TASK REQUIREMENTS.
1) Name each place where the interview text says Tim Symonds grew up.
2) Return the records word for word, from the line containing "Among the group" through the end of the records.

Exclusive Interview with Tim Symonds, Author of Sherlock Holmes and the Mystery of Einstein's Daughter

Another adventure brings Sherlock Holmes and Dr. Watson face to face with Albert Einstein
Sherlock Holmes and the Mystery of Einstein's Daughter
Tim Symonds
Genre: Mystery
Publisher: MX Publishing
Publication Date: January 13, 2014
The Dean of a Swiss university persuades Sherlock Holmes to investigate the background of a would-be lecturer. To Dr. Watson it seems a very humdrum commission - but who is the mysterious 'Lieserl'? How does her existence threaten the ambitions of the technical assistant level III in Room 86 at the Federal Patents Office in Berne by the name of Albert Einstein? The assignment plunges Holmes and Watson into unfathomable Serbia to solve one of the intractable mysteries of the 20th Century.
In Tim Symonds' previous detective novels, Sherlock Holmes and the Dead Boer At Scotney Castle and Sherlock Holmes And The Case Of The Bulgarian Codex the author based pivotal historic facts and a principal character on real life. So too in this new mystery.
“Einstein’s Daughter by Tim Symonds takes the reader back to the early years of the 20th Century. It is an enjoyable romp for both Sherlock Holmes fans and for history buffs. The story is based on a true fact of Albert Einstein’s life and it is interwoven with Sherlockian grace. There are many Holmes pastiches, but Symonds manages to find the true voice of Conan Doyle.”
- Yvonne Beltzer

About Tim Symonds

Tim Symonds was born in London, England, and grew up in Somerset, Dorset and the Channel Island of Guernsey, off the coast of Normandy. After spending his late teens farming in the Kenya Highlands and driving bulldozers along the Zambezi River, he moved to California and graduated Phi Beta Kappa from UCLA with an honours degree in Politics.

LISTED RECORDS.
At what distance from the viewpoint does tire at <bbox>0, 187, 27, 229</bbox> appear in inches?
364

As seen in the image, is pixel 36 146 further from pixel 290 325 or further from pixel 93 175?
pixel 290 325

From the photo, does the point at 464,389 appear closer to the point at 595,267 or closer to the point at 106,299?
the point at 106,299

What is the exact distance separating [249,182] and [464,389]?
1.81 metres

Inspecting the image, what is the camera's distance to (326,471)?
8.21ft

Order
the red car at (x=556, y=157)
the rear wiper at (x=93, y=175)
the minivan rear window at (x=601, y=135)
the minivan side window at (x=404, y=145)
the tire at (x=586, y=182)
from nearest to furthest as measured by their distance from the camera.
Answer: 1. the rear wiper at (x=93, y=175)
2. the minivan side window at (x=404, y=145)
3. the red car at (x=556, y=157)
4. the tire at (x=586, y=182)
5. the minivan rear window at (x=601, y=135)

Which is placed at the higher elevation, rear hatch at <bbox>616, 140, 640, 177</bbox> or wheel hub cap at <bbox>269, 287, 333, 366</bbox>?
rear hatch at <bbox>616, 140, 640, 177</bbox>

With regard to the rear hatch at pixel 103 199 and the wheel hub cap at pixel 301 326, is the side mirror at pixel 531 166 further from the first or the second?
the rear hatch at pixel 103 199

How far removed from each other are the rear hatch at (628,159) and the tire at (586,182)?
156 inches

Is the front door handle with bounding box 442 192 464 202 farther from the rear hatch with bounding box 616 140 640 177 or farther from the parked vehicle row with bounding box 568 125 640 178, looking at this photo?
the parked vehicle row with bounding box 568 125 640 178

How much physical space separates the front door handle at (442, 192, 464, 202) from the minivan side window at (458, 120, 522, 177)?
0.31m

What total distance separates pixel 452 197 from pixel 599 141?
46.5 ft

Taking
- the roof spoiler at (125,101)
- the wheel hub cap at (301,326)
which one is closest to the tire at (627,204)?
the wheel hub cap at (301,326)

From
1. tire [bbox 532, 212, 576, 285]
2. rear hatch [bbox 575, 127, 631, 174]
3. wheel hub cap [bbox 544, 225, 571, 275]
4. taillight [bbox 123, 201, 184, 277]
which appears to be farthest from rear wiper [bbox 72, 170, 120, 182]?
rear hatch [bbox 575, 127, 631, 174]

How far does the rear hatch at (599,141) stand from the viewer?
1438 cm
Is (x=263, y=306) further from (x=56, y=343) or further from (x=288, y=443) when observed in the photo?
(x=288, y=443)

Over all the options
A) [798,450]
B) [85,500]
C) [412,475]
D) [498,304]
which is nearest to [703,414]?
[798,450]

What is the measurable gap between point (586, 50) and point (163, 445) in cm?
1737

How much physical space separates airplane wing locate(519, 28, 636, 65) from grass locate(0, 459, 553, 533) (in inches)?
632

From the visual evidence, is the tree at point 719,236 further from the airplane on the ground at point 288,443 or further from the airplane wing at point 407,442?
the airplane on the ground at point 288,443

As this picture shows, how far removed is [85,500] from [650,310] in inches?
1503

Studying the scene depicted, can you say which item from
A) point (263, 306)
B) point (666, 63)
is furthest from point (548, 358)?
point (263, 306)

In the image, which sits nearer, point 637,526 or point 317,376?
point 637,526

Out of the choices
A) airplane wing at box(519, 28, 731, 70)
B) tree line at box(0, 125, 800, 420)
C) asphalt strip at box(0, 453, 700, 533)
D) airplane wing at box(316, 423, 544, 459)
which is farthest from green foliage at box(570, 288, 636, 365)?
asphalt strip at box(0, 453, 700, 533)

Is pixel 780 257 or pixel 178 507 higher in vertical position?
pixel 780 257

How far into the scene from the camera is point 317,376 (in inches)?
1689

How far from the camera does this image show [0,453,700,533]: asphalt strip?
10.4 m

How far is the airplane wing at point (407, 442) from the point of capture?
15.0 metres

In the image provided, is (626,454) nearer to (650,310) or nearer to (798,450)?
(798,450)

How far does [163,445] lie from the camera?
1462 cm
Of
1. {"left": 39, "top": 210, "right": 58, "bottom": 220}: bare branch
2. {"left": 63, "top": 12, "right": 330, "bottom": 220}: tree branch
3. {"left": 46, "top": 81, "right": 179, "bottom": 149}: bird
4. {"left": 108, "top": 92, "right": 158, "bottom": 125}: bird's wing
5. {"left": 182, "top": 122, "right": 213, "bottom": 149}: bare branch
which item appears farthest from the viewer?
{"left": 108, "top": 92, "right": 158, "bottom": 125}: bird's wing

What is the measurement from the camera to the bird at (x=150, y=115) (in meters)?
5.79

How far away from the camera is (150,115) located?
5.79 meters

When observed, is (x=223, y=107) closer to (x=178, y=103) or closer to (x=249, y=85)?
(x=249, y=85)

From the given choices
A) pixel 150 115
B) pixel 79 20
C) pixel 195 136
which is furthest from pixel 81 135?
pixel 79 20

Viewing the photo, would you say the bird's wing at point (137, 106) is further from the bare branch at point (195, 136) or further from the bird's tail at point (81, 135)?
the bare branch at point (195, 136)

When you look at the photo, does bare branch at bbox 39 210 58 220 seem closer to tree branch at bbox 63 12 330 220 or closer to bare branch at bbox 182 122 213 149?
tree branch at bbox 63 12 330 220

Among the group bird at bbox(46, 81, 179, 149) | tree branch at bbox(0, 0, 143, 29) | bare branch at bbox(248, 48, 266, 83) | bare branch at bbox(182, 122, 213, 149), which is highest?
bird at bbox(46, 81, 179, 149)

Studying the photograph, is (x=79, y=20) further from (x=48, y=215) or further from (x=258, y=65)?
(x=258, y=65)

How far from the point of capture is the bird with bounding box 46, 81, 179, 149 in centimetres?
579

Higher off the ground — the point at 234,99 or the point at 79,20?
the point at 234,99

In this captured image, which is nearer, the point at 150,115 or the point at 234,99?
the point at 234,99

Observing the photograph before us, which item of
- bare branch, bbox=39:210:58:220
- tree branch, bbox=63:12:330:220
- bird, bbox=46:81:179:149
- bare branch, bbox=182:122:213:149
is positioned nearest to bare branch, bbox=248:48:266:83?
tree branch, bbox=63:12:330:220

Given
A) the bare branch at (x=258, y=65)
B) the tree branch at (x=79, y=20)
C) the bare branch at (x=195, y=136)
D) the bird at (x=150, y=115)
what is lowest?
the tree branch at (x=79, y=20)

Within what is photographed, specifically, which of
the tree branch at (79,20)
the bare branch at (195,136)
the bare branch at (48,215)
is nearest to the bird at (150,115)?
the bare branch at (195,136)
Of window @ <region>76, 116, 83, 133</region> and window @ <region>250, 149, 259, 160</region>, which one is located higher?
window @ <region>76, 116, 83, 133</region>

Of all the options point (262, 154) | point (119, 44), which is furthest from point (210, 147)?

SOLUTIONS TO THE EXERCISE.
1)
Somerset
Dorset
the Channel Island of Guernsey

2)
Among the group bird at bbox(46, 81, 179, 149) | tree branch at bbox(0, 0, 143, 29) | bare branch at bbox(248, 48, 266, 83) | bare branch at bbox(182, 122, 213, 149), which is highest?
bird at bbox(46, 81, 179, 149)

Studying the photograph, is (x=79, y=20) further from (x=48, y=215) or further from (x=258, y=65)?
(x=258, y=65)

How far from the point of capture is the bird with bounding box 46, 81, 179, 149 in centimetres?
579

Higher off the ground — the point at 234,99 or the point at 79,20?
the point at 234,99

In this captured image, which is nearer, the point at 150,115 or the point at 234,99?
the point at 234,99

Observing the photograph before us, which item of
- bare branch, bbox=39:210:58:220
- tree branch, bbox=63:12:330:220
- bird, bbox=46:81:179:149
- bare branch, bbox=182:122:213:149
is positioned nearest to bare branch, bbox=248:48:266:83?
tree branch, bbox=63:12:330:220

Given
A) the bare branch at (x=258, y=65)
B) the tree branch at (x=79, y=20)
C) the bare branch at (x=195, y=136)
D) the bird at (x=150, y=115)
what is lowest?
the tree branch at (x=79, y=20)

Within what is photographed, specifically, which of
the tree branch at (79,20)
the bare branch at (195,136)
the bare branch at (48,215)
is nearest to the bird at (150,115)?
the bare branch at (195,136)
Of window @ <region>76, 116, 83, 133</region> and window @ <region>250, 149, 259, 160</region>, which one is located higher?
window @ <region>76, 116, 83, 133</region>

Of all the options point (262, 154) | point (119, 44), which is furthest from point (210, 147)?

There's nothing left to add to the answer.